Чувствовал себя ничтожеством.
– Не знаю, что вам сказать, – выдохнула Анна.
– Тут не о чем говорить.
– Я понимаю ваше огорчение…
Я ничего не ответил.
– Что ж, – сказала она, – это провал, я этого не отрицаю. Возможно, я ошиблась, заставив вас перейти к реальной цели до того, как вы преуспели в тренировках, но в то же время нужно было срочно попытаться что-то сделать…
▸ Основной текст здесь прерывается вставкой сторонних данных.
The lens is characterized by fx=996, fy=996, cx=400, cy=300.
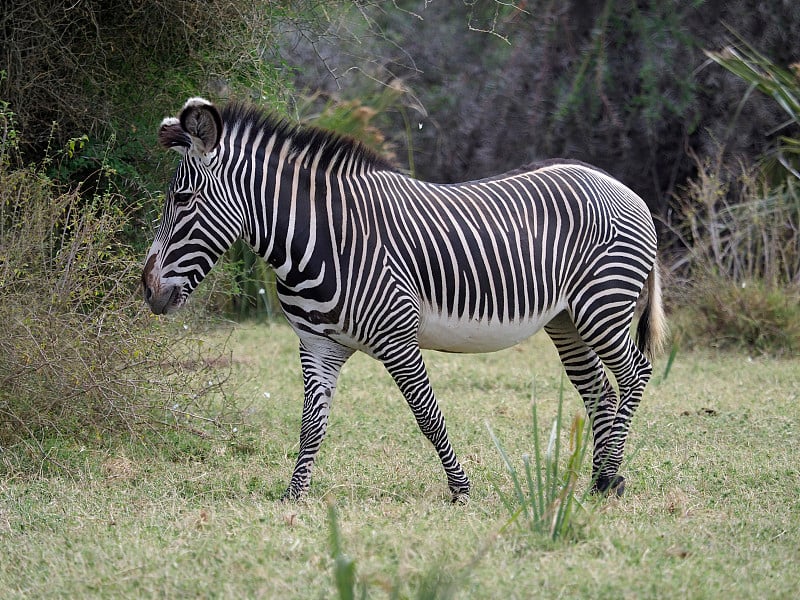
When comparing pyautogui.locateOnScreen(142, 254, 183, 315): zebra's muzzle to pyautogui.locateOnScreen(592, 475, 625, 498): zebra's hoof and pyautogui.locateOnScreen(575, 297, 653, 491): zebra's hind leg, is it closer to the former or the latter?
pyautogui.locateOnScreen(575, 297, 653, 491): zebra's hind leg

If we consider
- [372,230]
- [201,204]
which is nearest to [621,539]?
[372,230]

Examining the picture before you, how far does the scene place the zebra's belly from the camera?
199 inches

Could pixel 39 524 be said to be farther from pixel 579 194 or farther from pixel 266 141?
pixel 579 194

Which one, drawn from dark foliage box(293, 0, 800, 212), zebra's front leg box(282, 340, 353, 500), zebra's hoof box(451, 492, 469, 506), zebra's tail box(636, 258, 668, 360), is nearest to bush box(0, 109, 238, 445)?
zebra's front leg box(282, 340, 353, 500)

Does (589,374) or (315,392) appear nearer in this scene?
(315,392)

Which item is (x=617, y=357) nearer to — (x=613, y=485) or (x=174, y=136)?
(x=613, y=485)

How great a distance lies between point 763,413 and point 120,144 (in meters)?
4.83

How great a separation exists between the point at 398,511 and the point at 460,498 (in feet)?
1.53

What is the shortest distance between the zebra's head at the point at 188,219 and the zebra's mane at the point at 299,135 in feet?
0.73

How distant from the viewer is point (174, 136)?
4699mm

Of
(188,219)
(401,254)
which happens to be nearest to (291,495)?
(401,254)

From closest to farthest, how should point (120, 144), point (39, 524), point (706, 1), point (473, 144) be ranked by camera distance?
1. point (39, 524)
2. point (120, 144)
3. point (706, 1)
4. point (473, 144)

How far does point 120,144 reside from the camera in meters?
6.50

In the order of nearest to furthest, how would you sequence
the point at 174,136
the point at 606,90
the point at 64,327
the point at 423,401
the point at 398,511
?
the point at 398,511
the point at 174,136
the point at 423,401
the point at 64,327
the point at 606,90
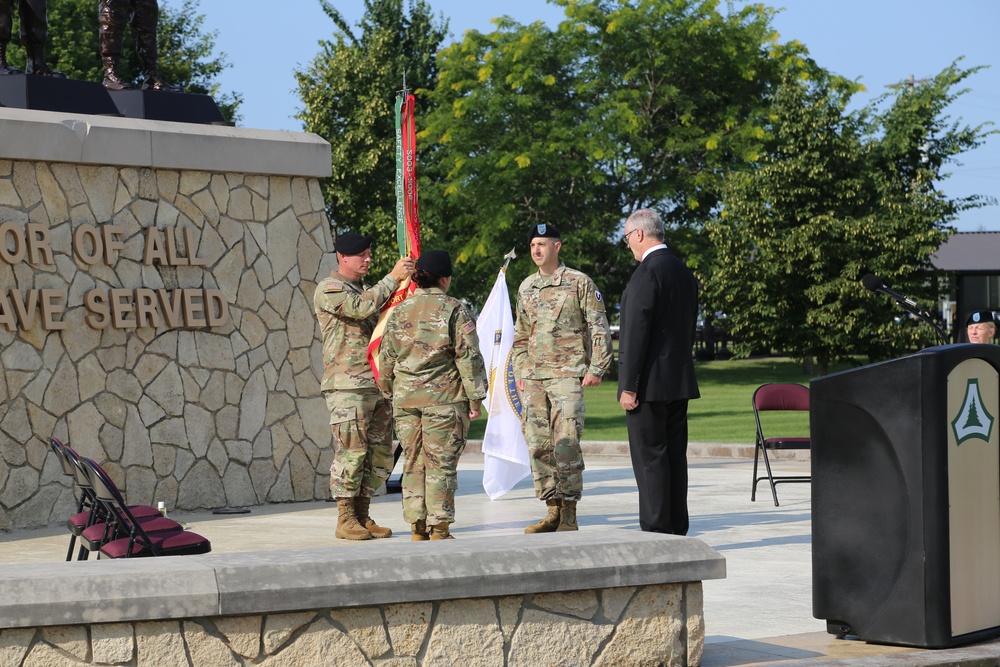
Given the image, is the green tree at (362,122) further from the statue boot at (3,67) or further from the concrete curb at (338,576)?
the concrete curb at (338,576)

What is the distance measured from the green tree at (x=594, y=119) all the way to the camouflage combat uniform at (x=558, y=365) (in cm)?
3061

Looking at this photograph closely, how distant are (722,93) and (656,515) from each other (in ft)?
118

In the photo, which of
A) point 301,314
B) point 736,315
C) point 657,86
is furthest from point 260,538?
point 657,86

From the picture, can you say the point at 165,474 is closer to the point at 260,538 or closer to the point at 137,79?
the point at 260,538

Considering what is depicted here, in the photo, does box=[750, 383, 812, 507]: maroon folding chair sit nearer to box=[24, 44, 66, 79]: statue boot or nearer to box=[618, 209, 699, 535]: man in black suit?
box=[618, 209, 699, 535]: man in black suit

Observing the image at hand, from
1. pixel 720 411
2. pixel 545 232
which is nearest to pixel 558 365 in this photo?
pixel 545 232

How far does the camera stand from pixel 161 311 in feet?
35.5

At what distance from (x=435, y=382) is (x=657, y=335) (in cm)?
143

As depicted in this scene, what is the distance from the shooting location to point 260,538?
9297 millimetres

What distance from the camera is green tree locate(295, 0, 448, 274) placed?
37.3 m

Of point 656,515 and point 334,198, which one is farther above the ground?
point 334,198

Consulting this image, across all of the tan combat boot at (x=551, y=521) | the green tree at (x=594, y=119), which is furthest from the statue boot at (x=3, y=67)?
the green tree at (x=594, y=119)

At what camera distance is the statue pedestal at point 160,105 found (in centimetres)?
1123

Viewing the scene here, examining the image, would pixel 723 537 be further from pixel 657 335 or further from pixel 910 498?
pixel 910 498
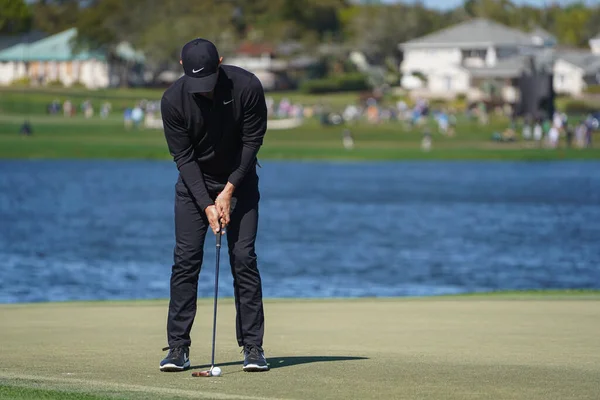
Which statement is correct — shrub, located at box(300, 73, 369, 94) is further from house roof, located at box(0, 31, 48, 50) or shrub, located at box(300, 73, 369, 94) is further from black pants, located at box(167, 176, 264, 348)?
black pants, located at box(167, 176, 264, 348)

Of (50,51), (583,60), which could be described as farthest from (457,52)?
(50,51)

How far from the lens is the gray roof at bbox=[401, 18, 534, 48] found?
142125 mm

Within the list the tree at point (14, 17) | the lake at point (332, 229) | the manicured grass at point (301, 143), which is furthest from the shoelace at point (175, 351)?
the tree at point (14, 17)

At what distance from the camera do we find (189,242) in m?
8.10

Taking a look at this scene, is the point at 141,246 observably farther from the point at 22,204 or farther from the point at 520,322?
the point at 520,322

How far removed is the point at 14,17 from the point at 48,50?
14.2 meters

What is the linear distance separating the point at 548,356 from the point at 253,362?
81.3 inches

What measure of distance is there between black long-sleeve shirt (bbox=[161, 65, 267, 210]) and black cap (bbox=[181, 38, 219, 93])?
0.29 feet

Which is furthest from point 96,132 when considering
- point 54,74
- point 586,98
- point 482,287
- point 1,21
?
point 482,287

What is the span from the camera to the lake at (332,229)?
1003 inches

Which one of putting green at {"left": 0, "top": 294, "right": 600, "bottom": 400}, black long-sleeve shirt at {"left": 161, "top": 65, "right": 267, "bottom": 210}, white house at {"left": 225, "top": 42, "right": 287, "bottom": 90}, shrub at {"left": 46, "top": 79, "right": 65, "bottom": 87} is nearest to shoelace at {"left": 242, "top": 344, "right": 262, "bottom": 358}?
putting green at {"left": 0, "top": 294, "right": 600, "bottom": 400}

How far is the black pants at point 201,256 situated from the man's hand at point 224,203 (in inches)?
5.3

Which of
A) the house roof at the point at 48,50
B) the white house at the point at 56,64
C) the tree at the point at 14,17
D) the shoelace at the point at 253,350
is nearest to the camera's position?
the shoelace at the point at 253,350

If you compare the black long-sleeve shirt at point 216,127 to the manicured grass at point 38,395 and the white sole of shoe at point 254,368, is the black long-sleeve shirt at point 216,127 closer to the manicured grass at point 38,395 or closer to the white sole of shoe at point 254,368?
the white sole of shoe at point 254,368
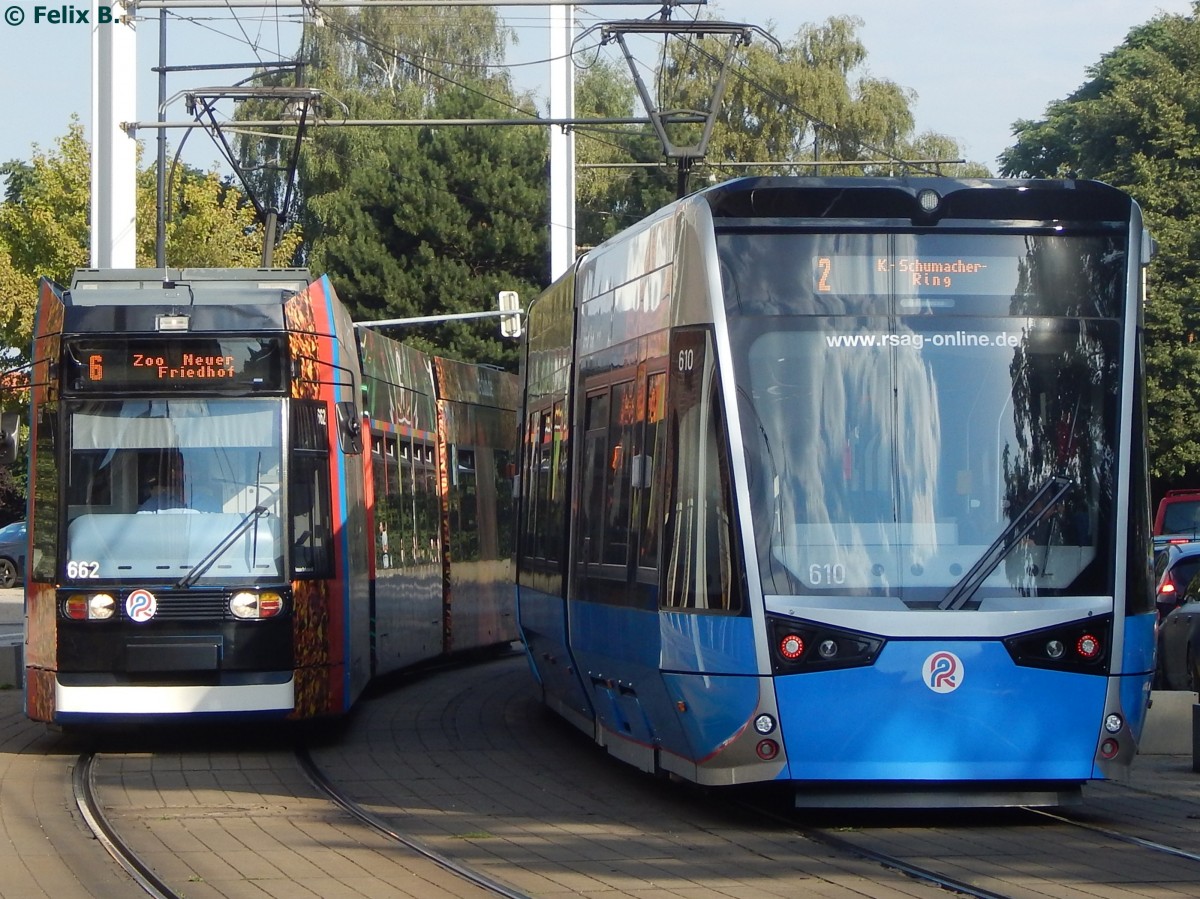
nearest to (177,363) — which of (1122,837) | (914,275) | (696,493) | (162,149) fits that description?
(696,493)

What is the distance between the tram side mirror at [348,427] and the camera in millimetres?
13414

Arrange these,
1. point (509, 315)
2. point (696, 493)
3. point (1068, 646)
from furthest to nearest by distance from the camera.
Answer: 1. point (509, 315)
2. point (696, 493)
3. point (1068, 646)

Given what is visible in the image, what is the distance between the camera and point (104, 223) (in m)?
22.5

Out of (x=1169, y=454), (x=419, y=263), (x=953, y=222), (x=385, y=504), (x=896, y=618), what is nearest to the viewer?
(x=896, y=618)

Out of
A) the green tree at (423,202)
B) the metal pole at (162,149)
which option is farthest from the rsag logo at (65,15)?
the green tree at (423,202)

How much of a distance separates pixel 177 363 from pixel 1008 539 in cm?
601

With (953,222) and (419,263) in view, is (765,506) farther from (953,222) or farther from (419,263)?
(419,263)

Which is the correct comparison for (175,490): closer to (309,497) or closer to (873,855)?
(309,497)

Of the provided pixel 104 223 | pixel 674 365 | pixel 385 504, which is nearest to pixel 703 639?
pixel 674 365

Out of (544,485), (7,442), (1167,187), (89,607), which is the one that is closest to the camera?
(89,607)

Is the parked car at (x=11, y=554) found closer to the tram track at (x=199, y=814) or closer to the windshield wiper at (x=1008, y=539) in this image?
the tram track at (x=199, y=814)

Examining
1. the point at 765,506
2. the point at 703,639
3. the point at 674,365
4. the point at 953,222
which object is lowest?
the point at 703,639

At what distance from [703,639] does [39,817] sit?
3569mm

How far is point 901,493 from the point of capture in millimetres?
9109
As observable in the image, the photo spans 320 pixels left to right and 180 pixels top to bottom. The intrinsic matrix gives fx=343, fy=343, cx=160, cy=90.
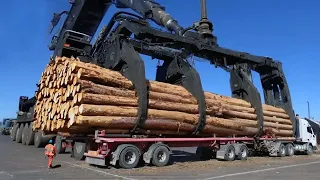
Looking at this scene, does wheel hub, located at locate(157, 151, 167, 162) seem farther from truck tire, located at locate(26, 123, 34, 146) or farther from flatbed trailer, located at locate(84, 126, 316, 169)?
truck tire, located at locate(26, 123, 34, 146)

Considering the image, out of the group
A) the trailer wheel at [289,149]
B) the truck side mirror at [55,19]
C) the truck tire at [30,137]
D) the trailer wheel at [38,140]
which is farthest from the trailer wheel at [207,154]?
the truck tire at [30,137]

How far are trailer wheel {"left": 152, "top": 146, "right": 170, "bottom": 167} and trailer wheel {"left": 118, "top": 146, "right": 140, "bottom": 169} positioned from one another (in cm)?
76

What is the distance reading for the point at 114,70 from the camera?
15203mm

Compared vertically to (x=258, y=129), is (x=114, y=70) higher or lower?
higher

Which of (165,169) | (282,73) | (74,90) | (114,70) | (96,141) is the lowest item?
(165,169)

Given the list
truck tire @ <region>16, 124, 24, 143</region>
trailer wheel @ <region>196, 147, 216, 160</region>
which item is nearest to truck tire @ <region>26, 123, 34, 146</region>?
truck tire @ <region>16, 124, 24, 143</region>

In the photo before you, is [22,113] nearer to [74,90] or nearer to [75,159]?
[75,159]

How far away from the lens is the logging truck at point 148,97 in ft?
42.6

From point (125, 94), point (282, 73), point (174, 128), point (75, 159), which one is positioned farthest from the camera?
point (282, 73)

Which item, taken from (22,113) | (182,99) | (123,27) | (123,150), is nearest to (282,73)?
(182,99)

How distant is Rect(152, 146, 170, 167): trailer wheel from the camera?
1372 cm

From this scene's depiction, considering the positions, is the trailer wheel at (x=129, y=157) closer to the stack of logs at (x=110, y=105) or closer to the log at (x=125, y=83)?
the stack of logs at (x=110, y=105)

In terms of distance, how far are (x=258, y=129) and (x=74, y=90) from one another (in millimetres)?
11571

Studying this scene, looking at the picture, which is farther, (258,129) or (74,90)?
(258,129)
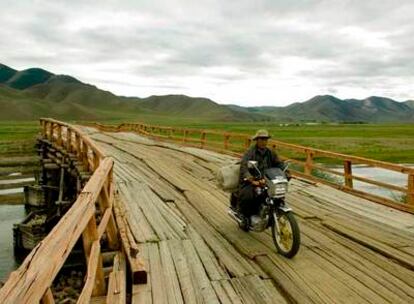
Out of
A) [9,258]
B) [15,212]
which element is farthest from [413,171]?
[15,212]

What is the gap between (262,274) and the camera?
21.5ft

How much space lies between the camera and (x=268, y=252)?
757 cm

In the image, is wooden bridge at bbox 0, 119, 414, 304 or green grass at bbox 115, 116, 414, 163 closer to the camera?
wooden bridge at bbox 0, 119, 414, 304

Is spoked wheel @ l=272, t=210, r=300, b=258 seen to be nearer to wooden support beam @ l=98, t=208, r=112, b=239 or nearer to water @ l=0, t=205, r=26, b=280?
wooden support beam @ l=98, t=208, r=112, b=239

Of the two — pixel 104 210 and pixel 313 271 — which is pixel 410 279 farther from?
pixel 104 210

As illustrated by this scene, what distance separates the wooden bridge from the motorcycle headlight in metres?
0.97

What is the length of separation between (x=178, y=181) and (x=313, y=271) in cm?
843

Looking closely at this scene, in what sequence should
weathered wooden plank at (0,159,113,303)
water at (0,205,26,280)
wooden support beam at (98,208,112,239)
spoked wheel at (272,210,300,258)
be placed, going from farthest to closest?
water at (0,205,26,280) → spoked wheel at (272,210,300,258) → wooden support beam at (98,208,112,239) → weathered wooden plank at (0,159,113,303)

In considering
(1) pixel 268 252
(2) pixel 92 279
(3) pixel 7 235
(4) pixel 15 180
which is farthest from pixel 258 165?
(4) pixel 15 180

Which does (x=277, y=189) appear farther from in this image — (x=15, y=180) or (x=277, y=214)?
(x=15, y=180)

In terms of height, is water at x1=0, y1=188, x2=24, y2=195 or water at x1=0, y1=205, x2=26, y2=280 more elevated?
water at x1=0, y1=205, x2=26, y2=280

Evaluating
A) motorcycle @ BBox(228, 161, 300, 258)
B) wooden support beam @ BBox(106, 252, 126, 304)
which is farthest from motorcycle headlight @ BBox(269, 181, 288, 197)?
wooden support beam @ BBox(106, 252, 126, 304)

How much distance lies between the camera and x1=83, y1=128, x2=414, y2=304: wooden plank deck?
19.2ft

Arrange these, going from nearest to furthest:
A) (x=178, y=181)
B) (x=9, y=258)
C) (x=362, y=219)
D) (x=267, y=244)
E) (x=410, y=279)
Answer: (x=410, y=279) < (x=267, y=244) < (x=362, y=219) < (x=178, y=181) < (x=9, y=258)
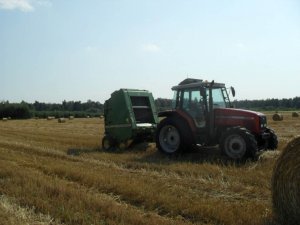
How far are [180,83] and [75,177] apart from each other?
4.69 metres

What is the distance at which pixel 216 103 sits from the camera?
37.8 ft

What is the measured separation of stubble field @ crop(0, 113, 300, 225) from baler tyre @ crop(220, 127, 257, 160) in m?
0.28

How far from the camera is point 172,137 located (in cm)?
1215

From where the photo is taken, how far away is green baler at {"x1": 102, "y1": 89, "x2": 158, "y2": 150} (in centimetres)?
1346

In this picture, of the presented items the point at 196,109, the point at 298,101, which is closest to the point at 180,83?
the point at 196,109

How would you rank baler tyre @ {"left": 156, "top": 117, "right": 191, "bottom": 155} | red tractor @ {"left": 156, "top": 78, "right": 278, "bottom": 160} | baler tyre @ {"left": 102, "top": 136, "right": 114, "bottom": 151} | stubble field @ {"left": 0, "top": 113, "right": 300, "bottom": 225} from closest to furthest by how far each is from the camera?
1. stubble field @ {"left": 0, "top": 113, "right": 300, "bottom": 225}
2. red tractor @ {"left": 156, "top": 78, "right": 278, "bottom": 160}
3. baler tyre @ {"left": 156, "top": 117, "right": 191, "bottom": 155}
4. baler tyre @ {"left": 102, "top": 136, "right": 114, "bottom": 151}

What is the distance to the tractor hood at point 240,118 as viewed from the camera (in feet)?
35.8

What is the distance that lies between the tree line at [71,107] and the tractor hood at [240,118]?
26.2 meters

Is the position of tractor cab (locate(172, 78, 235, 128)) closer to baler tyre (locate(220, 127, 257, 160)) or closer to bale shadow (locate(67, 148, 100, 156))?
baler tyre (locate(220, 127, 257, 160))

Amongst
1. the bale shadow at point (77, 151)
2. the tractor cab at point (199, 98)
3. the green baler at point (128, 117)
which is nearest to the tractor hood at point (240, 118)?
the tractor cab at point (199, 98)

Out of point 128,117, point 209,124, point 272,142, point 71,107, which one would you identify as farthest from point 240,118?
point 71,107

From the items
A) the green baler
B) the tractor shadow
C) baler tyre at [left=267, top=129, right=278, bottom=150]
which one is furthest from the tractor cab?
the green baler

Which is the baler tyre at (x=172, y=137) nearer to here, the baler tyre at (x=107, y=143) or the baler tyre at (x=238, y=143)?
the baler tyre at (x=238, y=143)

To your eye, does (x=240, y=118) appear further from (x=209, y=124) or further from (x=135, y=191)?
(x=135, y=191)
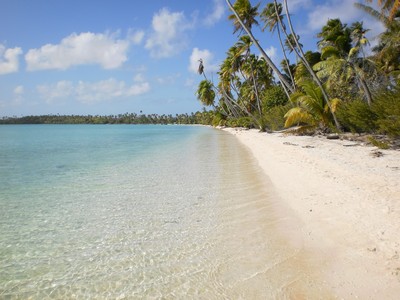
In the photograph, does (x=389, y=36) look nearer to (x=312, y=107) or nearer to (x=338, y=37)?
(x=338, y=37)

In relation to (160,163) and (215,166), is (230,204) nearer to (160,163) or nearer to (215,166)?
(215,166)

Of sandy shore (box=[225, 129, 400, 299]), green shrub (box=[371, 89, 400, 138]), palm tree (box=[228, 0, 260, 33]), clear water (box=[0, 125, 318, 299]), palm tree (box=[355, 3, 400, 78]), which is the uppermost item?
palm tree (box=[228, 0, 260, 33])

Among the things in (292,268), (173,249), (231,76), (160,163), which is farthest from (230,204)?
(231,76)

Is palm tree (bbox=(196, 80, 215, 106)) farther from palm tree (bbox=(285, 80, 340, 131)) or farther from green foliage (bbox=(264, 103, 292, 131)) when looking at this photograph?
palm tree (bbox=(285, 80, 340, 131))

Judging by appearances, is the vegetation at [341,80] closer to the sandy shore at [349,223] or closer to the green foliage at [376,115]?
the green foliage at [376,115]

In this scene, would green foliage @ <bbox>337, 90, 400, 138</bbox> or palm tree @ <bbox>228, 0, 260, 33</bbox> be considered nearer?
green foliage @ <bbox>337, 90, 400, 138</bbox>

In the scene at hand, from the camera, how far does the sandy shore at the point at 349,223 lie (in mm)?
3154

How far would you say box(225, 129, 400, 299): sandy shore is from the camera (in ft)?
10.3

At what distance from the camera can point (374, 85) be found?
20.9 metres

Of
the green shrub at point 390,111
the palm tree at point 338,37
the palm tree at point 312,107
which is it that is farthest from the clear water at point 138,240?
the palm tree at point 338,37

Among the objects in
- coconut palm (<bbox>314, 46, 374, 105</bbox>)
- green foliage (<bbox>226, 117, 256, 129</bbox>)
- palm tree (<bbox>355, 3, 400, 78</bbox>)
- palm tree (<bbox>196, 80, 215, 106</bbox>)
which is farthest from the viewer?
palm tree (<bbox>196, 80, 215, 106</bbox>)

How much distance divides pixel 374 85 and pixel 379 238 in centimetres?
2055

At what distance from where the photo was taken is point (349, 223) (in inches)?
177

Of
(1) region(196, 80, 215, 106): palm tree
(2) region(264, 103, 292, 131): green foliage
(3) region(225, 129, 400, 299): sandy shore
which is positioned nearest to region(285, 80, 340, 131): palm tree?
(2) region(264, 103, 292, 131): green foliage
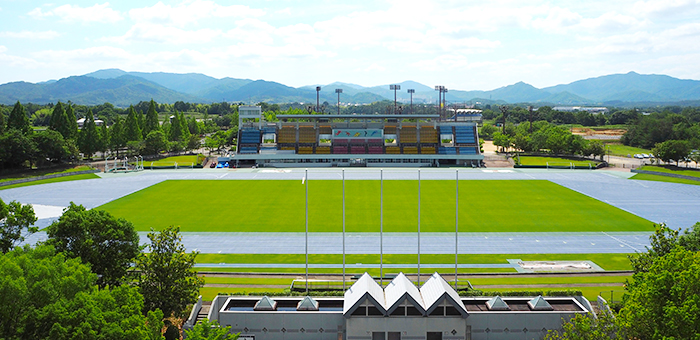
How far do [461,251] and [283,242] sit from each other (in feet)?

– Я на вас не сержусь, вам не в чем себя упрекать.
Молчание.
– Практика предвидения, – вновь продолжила Анна после долгой паузы, – требует умения отпускать, а это очень непривычно в нашем обществе, где разум стремится все контролировать. Я хочу сказать, что… в этой ситуации нормально потерпеть поражение в самом начале. В любом случае провал – это часть обучения… неудачи составляют часть жизни. Нельзя совершить что-то великое с первой попытки. Секрет успеха в том, чтобы уделять больше внимания нашим действиям, а не их результату. Когда думаешь о том, чтобы сделать все правильно, результат в конце концов всегда оправдывает первоначальные ожидания, но при условии, что фокус будет не на нем. Черчилль любил повторять: успех – это умение двигаться от неудачи к неудаче, не теряя энтузиазма.
Я посмотрел на нее:
– Спасибо, Анна. Все, что вы говорите, справедливо, но сейчас совершенно особые обстоятельства. Всем, кто участвует в этом деле, нужны результаты, и результаты немедленные. Это гонка на опережение, и ставки в ней очень высоки. На кону жизни людей. Нельзя позволить себе собирать команды, посылая их по ложным адресам. Это просто… непродуктивно. Неприемлемо. Я не знаю, существует ли интуиция, не знаю, работает ли «Удаленное видение», но вот что для меня несомненно: произошла ошибка с действующим лицом.